* Pedidos
- A) Indique se cada afirmação abaixo concorda com o trecho sobre o técnico Daniel Neri, respondendo sim ou não e citando literalmente as palavras do trecho que decidem a questão. (i) Daniel Neri chegou ao Brasil em 2013. (ii) Em Portugal, o treinador trabalhou três anos no Progresso e três anos no Dragon Force. (iii) Salgueiro fica a 513 quilômetros de Recife.
- B) Identifique e copie cada linha dos registros que contém a palavra "lies".

* Trecho do documento
------------------------------------------------------------------------
Campeão regional e virtualmente qualificado, técnico português Daniel Neri ganha projeção no Brasil
Vice-líder do Grupo A3 do nacional, a equipa vem embalada pela conquista de um título inédito: pela primeira vez em 105 anos, um clube fora da capital (Salgueiro fica no do Sertão pernambucano, a 513 quilômetros da capital Recife), conseguiu ser campeã e quebrar a hegemonia das principais equipas da região.
Foi a primeira vez que um treinador europeu conquistou o campeonato de Pernambuco, estado tradicional do futebol brasileiro que atualmente tem uma equipa na Série A (o Sport Recife), além dos não menos tradicionais Náutico e Santa Cruz - este último, adversário da decisão nos penáltis. "Os campeonatos estaduais aqui no Brasil são centenários. São competições anteriores aos nacionais pela dimensão do país. Quem é europeu não entende a dinâmica, a grande rivalidade dentro dos estados", conta Daniel Neri Marinho, já plenamente adaptado ao país.
O caminho para a conquista do primeiro título da carreira não foi simples. Em Portugal, o treinador teve apenas experiências na formação do Progresso e do Dragon Force, ligado ao FC Porto. "Trabalhei por seis anos em cada um deles. O primeiro era uma equipa simples. No Dragon, eu fui treinador, coordenador e também estive na comissão de scouting observando jogadores internacionais, principalmente os brasileiros", disse.
Daniel Neri chegou no Brasil em 2013. "Sempre gostei do Brasil e recebi uma oportunidade para trabalhar e resolvi ir", revelou. Foi, então, treinar de sub-17 e sub-20 do Porto, de Caruaru (sítio de constante recrutamento do Rio Ave na década passada). Em destaque, foi contratado para o Sport Recife, onde também treinou as equipas sub-17 e, em seguida, a de sub-20. Campeão estadual nas categorias de base da equipa da capital, chegou a ser cogitado para o profissional, mas a sondagem não prosperou.
------------------------------------------------------------------------
* Dados fornecidos
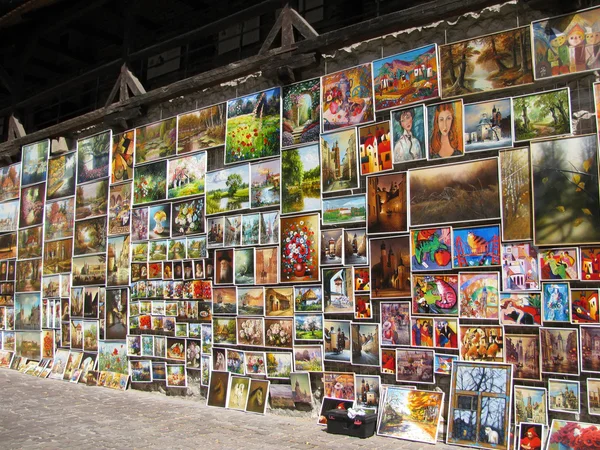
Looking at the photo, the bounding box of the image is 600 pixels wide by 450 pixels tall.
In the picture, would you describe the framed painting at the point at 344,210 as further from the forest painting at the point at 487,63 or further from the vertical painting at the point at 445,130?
the forest painting at the point at 487,63

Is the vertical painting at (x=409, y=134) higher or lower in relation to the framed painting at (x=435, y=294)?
higher

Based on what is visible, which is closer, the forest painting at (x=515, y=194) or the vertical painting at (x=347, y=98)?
the forest painting at (x=515, y=194)

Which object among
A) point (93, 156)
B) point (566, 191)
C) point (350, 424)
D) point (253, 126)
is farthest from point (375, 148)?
point (93, 156)

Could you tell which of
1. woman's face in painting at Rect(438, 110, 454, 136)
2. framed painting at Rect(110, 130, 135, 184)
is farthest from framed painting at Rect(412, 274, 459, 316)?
framed painting at Rect(110, 130, 135, 184)

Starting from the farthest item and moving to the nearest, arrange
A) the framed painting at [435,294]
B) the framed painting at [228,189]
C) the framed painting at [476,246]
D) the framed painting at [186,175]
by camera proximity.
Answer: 1. the framed painting at [186,175]
2. the framed painting at [228,189]
3. the framed painting at [435,294]
4. the framed painting at [476,246]

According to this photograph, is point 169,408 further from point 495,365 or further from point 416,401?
point 495,365

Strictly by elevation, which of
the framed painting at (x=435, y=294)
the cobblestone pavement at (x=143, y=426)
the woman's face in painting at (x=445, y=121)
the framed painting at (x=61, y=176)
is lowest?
the cobblestone pavement at (x=143, y=426)

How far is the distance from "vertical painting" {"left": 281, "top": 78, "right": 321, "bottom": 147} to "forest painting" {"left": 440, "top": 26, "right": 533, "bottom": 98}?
1.69 meters

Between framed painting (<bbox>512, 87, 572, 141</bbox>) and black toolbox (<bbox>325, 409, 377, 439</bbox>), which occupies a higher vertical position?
framed painting (<bbox>512, 87, 572, 141</bbox>)

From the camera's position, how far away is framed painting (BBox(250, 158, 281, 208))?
7500 millimetres

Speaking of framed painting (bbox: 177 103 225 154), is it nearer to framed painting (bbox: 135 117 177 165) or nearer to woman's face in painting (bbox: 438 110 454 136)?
framed painting (bbox: 135 117 177 165)

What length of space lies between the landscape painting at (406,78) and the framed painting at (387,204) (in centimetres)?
83

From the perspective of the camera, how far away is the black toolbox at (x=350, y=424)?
19.3 feet

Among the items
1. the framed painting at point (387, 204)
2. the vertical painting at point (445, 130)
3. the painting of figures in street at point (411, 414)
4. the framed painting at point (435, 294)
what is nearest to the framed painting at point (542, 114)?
the vertical painting at point (445, 130)
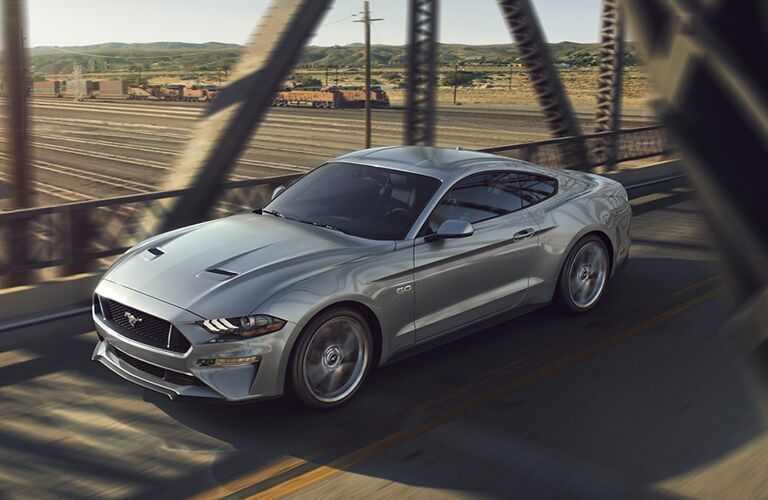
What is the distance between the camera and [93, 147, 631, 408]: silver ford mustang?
15.9 feet

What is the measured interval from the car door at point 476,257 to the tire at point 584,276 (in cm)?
60

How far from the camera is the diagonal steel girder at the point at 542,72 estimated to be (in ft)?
44.2

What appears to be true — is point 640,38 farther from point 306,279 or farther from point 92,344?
point 92,344

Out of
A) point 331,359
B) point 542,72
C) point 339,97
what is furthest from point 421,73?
point 339,97

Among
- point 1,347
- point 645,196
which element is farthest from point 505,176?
point 645,196

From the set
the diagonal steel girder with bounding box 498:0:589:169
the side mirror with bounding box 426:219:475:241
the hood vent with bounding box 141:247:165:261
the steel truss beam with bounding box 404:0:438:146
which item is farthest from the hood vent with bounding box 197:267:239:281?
the diagonal steel girder with bounding box 498:0:589:169

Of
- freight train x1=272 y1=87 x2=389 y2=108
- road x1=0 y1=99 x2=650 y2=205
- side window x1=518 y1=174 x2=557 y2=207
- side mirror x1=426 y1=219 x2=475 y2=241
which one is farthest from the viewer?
freight train x1=272 y1=87 x2=389 y2=108

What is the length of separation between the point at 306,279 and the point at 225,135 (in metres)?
4.30

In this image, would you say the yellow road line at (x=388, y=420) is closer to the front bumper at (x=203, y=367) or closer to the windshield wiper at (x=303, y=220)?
the front bumper at (x=203, y=367)

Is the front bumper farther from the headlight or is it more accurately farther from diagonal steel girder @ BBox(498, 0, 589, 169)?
diagonal steel girder @ BBox(498, 0, 589, 169)

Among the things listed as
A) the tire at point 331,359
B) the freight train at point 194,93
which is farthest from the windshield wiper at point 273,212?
the freight train at point 194,93

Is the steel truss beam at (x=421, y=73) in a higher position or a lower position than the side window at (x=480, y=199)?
higher

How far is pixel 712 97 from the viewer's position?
1.33m

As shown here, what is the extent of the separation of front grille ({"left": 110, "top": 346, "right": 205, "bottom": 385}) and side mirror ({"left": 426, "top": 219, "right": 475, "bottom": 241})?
1.97 metres
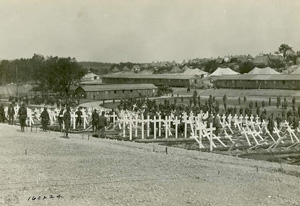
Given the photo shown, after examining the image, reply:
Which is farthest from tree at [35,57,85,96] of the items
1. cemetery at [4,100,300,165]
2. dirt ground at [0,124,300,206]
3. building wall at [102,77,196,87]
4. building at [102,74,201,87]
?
dirt ground at [0,124,300,206]

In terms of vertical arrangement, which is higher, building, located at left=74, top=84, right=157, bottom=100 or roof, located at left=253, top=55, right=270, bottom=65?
roof, located at left=253, top=55, right=270, bottom=65

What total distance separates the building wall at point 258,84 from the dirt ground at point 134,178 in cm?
5859

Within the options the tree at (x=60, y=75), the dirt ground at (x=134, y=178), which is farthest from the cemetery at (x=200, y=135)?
the tree at (x=60, y=75)

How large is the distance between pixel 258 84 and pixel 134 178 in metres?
69.3

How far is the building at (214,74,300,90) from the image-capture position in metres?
72.0

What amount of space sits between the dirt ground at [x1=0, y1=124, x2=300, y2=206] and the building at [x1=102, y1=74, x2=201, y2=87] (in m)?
77.6

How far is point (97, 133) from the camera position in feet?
84.7

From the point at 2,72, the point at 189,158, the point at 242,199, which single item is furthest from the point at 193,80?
the point at 242,199

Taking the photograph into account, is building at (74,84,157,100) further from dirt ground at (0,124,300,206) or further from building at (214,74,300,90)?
dirt ground at (0,124,300,206)

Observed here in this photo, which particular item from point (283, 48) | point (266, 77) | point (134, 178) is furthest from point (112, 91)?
point (283, 48)

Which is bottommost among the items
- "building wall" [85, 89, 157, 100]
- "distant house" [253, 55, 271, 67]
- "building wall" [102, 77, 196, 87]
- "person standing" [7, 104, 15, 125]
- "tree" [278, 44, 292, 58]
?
"person standing" [7, 104, 15, 125]

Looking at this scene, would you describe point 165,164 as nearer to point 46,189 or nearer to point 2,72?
point 46,189

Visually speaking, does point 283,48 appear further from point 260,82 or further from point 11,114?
point 11,114

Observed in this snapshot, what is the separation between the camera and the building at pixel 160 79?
310 ft
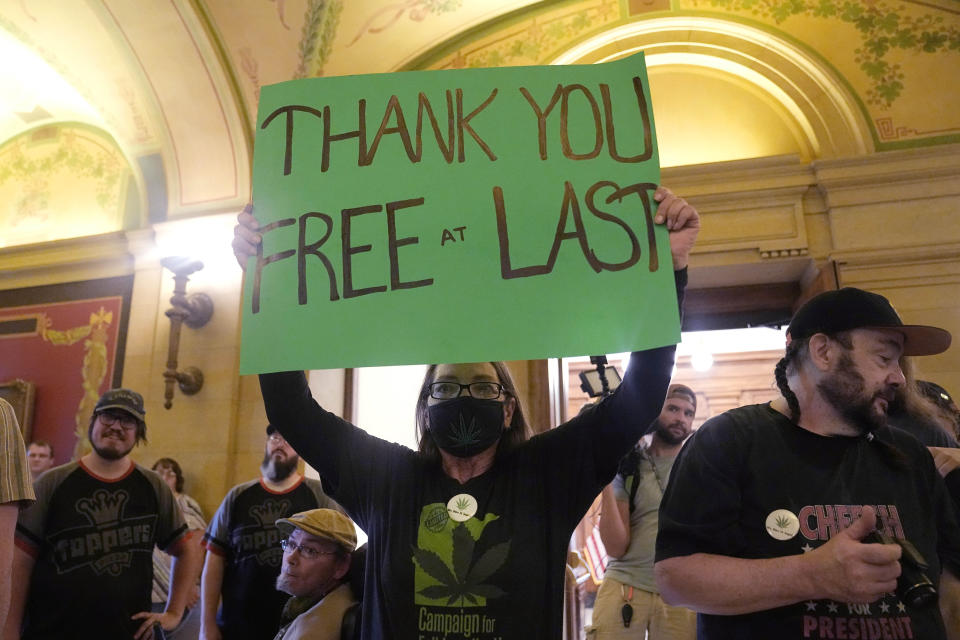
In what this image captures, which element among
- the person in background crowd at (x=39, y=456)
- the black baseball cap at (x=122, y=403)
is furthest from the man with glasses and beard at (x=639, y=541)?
the person in background crowd at (x=39, y=456)

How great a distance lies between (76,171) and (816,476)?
248 inches

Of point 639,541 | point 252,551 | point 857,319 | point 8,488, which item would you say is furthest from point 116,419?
point 857,319

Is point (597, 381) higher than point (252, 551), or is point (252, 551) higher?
point (597, 381)

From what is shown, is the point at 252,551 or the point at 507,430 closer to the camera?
the point at 507,430

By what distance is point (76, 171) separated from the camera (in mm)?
5895

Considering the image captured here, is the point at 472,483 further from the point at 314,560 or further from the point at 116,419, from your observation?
the point at 116,419

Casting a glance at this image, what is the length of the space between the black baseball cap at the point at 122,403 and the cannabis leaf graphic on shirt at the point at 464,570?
1.69 metres

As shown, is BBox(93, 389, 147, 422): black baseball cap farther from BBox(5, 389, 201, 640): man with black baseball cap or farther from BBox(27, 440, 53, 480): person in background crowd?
BBox(27, 440, 53, 480): person in background crowd

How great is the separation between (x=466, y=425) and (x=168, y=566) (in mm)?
2932

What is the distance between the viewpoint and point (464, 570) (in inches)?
48.6

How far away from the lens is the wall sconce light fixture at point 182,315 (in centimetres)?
444

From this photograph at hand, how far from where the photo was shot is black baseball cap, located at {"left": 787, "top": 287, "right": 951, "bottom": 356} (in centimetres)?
133

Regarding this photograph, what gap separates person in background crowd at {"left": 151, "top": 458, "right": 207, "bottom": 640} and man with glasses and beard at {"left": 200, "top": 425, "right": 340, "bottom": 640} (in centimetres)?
14

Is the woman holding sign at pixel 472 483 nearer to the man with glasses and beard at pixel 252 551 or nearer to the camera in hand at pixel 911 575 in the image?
the camera in hand at pixel 911 575
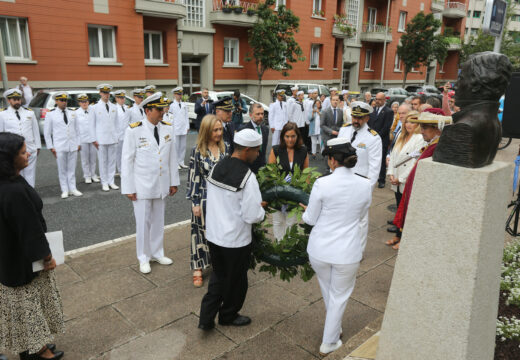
------------------------------------------------------------------------
* Respostas do exercício
- A)
(i) Sim: "Daniel Neri chegou no Brasil em 2013."
(ii) Não: "Trabalhei por seis anos em cada um deles."
(iii) Sim: "Salgueiro fica no do Sertão pernambucano, a 513 quilômetros da capital Recife"

- B)
What length of space lies between the landscape painting at (406,78) and the framed painting at (387,204) (in centimetres)?
How great a distance lies between (76,171) and (816,476)?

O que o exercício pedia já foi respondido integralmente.